**引用文:**
- - - - -

このエッセイが出版されたのは、今から50年前の1965年。世界的には、ベトナム戦争があったり、マルコムXが暗殺された年です。日本では、海外への渡航が自由化されたばかり。そんな時代に、映画、車、ファッション、料理、音楽、絵画、英語などなど、それらが生まれた場所で、それらに直に触れた人が、真摯にそれらについて語ろうとする言葉の、そのリアリティーに圧倒される。一例を挙げるなら、海外のファッションに流される日本人についてのくだり。

 たとえば、ネクタイとスーツに身を固める以上、人前でズボンをたくし上げたり、ワイシャツをズボンに押し込んだり、チャックを直したり、そういう真似はよしてもらいたいのである。

- - - - -

**項目一覧:**
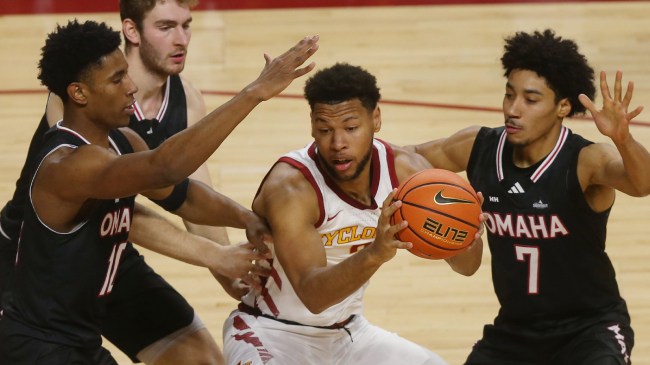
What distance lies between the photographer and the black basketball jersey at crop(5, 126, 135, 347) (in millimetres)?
4988

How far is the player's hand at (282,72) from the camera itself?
4684 millimetres

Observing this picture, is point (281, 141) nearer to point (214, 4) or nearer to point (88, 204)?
point (214, 4)

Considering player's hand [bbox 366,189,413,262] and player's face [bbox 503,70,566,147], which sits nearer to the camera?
player's hand [bbox 366,189,413,262]

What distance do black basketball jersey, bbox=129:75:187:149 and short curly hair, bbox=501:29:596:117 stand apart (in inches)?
73.7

- - - - -

**実施事項:** 引用文のうち「このエッセイが出版されたのは」から「はよしてもらいたいのである。」までを、後者も含めて一字一句変えずに複写すること。 項目はここでは一切使用しない。

**作業結果:**
このエッセイが出版されたのは、今から50年前の1965年。世界的には、ベトナム戦争があったり、マルコムXが暗殺された年です。日本では、海外への渡航が自由化されたばかり。そんな時代に、映画、車、ファッション、料理、音楽、絵画、英語などなど、それらが生まれた場所で、それらに直に触れた人が、真摯にそれらについて語ろうとする言葉の、そのリアリティーに圧倒される。一例を挙げるなら、海外のファッションに流される日本人についてのくだり。

 たとえば、ネクタイとスーツに身を固める以上、人前でズボンをたくし上げたり、ワイシャツをズボンに押し込んだり、チャックを直したり、そういう真似はよしてもらいたいのである。